▸ **Problem statement**: Starting at the top of the listing and ending with the line that contains "108 centimetres", reproduce those lines exactly.

▸ **Supplied records**:

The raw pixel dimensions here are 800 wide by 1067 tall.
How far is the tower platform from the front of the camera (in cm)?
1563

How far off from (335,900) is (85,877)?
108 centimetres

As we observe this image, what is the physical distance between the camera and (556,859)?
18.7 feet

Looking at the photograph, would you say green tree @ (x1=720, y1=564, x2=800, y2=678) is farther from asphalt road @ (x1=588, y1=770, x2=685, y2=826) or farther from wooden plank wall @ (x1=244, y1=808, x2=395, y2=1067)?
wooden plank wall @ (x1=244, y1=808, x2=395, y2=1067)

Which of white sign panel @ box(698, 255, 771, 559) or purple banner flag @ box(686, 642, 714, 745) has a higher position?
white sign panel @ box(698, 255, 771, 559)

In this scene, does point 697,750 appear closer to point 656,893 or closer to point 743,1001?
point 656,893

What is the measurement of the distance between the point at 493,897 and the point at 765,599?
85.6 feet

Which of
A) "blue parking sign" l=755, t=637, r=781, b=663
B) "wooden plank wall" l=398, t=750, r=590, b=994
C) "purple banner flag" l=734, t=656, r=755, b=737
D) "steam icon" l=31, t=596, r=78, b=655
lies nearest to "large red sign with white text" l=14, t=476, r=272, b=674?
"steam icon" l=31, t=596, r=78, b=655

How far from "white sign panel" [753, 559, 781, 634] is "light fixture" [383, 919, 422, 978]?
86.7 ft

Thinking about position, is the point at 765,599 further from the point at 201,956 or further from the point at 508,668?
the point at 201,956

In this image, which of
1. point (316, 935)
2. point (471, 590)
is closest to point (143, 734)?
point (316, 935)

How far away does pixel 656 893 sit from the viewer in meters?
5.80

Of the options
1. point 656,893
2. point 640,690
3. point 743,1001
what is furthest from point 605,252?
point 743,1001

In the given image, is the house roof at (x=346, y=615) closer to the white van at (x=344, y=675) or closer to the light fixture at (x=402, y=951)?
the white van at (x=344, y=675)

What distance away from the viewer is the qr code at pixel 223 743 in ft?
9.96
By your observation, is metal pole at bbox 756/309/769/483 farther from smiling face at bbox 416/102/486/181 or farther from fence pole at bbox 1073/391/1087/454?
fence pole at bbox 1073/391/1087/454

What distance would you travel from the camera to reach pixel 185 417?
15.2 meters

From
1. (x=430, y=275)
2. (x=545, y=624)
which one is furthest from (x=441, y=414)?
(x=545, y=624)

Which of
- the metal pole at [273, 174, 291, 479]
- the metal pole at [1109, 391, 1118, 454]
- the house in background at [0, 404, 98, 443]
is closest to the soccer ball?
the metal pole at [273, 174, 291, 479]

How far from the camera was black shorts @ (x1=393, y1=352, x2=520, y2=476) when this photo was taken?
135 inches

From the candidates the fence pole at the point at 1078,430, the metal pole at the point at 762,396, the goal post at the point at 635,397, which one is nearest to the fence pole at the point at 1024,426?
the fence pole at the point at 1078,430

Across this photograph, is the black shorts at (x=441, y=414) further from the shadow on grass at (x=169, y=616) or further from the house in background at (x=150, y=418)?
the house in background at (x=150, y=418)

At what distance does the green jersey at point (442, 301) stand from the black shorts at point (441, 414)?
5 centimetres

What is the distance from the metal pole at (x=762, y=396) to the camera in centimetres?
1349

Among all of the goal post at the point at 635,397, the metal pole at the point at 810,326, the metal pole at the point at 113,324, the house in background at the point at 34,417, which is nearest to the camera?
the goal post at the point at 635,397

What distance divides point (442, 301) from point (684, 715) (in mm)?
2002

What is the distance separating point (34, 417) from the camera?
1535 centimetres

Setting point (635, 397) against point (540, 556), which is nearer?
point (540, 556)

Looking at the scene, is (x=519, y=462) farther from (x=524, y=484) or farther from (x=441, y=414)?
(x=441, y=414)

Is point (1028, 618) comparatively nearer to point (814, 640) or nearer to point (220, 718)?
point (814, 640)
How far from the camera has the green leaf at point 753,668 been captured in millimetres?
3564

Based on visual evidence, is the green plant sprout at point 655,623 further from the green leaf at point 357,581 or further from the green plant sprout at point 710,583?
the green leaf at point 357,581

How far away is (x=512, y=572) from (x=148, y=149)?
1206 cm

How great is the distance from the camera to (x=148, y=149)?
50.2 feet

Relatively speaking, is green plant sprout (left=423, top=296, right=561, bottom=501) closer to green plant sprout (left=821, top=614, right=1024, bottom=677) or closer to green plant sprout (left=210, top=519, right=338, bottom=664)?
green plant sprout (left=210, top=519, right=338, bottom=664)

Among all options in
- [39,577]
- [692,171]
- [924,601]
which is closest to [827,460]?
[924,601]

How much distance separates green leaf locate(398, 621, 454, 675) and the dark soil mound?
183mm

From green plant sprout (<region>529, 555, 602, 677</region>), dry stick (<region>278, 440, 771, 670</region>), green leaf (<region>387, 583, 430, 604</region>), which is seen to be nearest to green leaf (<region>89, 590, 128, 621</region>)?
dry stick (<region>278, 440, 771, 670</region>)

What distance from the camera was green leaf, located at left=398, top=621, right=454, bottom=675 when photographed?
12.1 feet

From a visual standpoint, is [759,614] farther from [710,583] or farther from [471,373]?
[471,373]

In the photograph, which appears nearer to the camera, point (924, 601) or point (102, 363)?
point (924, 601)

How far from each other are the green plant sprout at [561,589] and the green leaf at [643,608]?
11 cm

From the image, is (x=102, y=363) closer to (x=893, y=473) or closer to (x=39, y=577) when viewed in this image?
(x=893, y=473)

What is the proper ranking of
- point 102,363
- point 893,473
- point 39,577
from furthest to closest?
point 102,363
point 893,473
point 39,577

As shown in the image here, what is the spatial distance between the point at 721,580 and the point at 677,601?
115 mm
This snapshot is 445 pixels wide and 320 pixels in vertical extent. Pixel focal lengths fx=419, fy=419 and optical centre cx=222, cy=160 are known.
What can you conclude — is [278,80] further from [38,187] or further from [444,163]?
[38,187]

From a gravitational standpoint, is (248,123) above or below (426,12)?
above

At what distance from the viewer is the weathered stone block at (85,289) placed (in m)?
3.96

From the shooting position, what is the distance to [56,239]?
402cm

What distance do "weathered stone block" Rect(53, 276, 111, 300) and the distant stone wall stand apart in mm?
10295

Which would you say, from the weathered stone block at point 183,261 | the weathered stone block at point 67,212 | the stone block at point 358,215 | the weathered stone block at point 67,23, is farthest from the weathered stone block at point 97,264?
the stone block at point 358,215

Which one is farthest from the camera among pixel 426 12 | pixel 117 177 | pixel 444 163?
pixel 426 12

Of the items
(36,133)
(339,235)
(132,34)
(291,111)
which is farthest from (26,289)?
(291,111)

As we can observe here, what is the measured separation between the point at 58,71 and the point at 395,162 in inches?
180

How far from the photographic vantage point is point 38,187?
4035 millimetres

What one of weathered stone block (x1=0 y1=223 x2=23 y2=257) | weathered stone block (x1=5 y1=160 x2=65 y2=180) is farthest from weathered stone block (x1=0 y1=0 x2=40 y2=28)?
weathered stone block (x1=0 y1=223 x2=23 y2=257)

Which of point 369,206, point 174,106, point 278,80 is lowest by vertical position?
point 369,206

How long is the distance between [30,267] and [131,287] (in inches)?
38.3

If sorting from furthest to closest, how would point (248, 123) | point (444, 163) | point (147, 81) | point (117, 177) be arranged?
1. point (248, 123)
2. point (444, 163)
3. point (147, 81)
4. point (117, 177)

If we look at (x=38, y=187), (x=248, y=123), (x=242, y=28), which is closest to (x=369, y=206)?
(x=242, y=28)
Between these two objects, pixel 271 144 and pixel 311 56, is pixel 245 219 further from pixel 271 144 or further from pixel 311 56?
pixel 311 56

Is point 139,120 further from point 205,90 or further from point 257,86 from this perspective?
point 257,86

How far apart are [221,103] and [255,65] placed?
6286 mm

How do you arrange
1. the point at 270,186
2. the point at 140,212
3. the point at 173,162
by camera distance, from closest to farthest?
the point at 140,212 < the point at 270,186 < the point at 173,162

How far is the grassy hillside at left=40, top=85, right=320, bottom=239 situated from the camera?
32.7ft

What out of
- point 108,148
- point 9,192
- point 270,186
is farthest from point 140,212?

▸ **Exercise solution**:
The raw pixel dimensions here are 800 wide by 1067 tall.
How far is the tower platform from the front of the camera (in cm)?
1563

How far off from (335,900) is (85,877)?
108 centimetres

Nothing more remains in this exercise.